I’VE been pondering on the big issues of life and death recently, prompted by a couple of events.
The first was the fairly nasty accident I had on the motorway. My car was written off but I walked away from it physically unscathed.
I now realise just how fortunate I was to be unharmed.But as the weeks have gone by, I have started to ponder just how lucky I am to be alive. It really was quite a serious accident – motorway closed for a time, police involved etc – but it has indicated to me just how fragile our existence is.
The second event that got me thinking about the meaning of life was the funeral I went to last week. I suppose I’ve now reached that age where the ‘occasion’ I’m most likely to be invited to is a funeral. Engagements, weddings and christenings (not necessarily in that order these days) seem to be a thing of the past.
I was brought up a Catholic – as both my parents were – so the majority of funerals I’ve been to over the years have been full-blown church affairs.
If you’ve never been to a requiem mass, make sure you have your breakfast first because these are long, very long, services.
Not for my family a 10-minute trip to the crematorium.
Which brings me on to the funeral I went to last week.

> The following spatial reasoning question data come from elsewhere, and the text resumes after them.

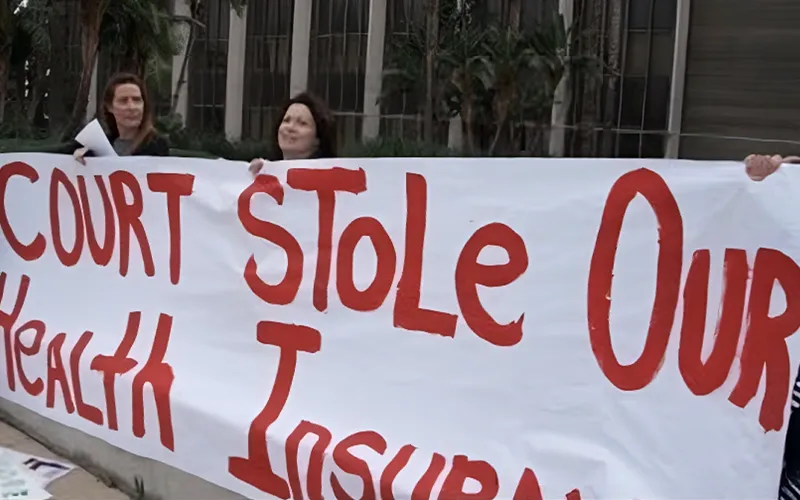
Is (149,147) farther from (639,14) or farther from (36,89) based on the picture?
(36,89)

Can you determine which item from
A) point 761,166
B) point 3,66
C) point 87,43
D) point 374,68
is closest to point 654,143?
point 374,68

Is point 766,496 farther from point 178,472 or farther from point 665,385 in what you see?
point 178,472

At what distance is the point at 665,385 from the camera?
2.23 metres

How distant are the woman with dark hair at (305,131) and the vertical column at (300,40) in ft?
91.5

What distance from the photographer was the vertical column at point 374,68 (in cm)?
2848

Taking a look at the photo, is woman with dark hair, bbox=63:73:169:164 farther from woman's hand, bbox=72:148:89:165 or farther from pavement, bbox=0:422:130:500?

It was for a much-loved family member who had lived a long and rewarding life.
She had been a woman of strong opinions but had never really bought into the whole religion thing. As a result, it wasn’t a religious ceremony, meaning I attended my very first secular funeral. It was conducted by a humanist celebrant and I found the whole thing rather uplifting.
He acknowledged the fact that many of the mourners may well have their own faith but the essence of the service was more about celebrating the personality and achievements of the deceased. It was all very ‘circle of life’.

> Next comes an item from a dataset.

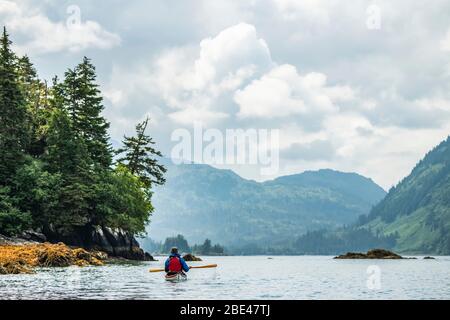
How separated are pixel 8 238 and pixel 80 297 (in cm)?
4298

This got me thinking about some of the more notable funerals I’ve been to over the years.
Now I know they are not meant to be funny but there’s always some humour, no matter how dark or inadvertent, when people gather together and funerals are no exception.
My own father’s springs to mind. My dad was a pretty no-nonsense type of person and had made it quite clear he didn’t want much of a fuss when he went.

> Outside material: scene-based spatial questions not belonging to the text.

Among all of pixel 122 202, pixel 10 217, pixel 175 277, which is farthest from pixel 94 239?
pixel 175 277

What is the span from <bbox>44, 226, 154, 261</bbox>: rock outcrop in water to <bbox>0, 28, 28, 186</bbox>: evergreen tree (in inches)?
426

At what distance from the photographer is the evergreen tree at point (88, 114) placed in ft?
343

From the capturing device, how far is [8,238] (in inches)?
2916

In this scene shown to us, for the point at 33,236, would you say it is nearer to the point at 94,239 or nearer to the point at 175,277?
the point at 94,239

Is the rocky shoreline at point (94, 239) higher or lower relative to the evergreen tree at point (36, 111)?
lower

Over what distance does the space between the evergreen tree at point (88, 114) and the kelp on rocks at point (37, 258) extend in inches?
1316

We stuck to his wishes and everything was going well with the service at our local parish church up until the point where the priest’s rather large German shepherd dog wandered out of the vestry, crossed in front of the altar and started sniffing the coffin.
If someone had written that in a script for a black comedy, you wouldn’t have believed it but it’s all true.
In stark contrast to my dad’s funeral, my uncle – we’ll call him Fred – wanted all the bells and whistles when he went.
He left strict instructions that no one was to wear black, no mourning clothes at all. The service not only had a soprano soloist but a full male voice choir as well. Fred’s passing into the great beyond was certainly not without its high notes...literally.
Now I’m all in favour of doing away with the dark and sombre but some of his family members took it a little too far, in my opinion. Many of them turned up in what can best be described as holiday attire. I’m not really sure that brightly coloured, full length, vest-top, tie-die dresses are suitable for any occasion in October, and certainly not for a funeral.
Fred’s grandchildren had asked if they could be the coffin bearers but given the massive mismatch in ages, heights and genders, the funeral directors had, very wisely, suggested it would be better if they pushed the coffin into church rather than carry it. Fair enough.
But so garish were their outfits and so sheepish and uncomfortable they looked, I was left with an image in my head of a gang of young shoplifters stealing a shopping trolley from the Aldi in Benidorm.
But back to last week’s funeral. After the event, I was talking to one of the other mourners, a cousin, who made the point that the only time we ever seemed to meet was at funerals these days.
He’s right, of course, and that was the saddest moment of the day.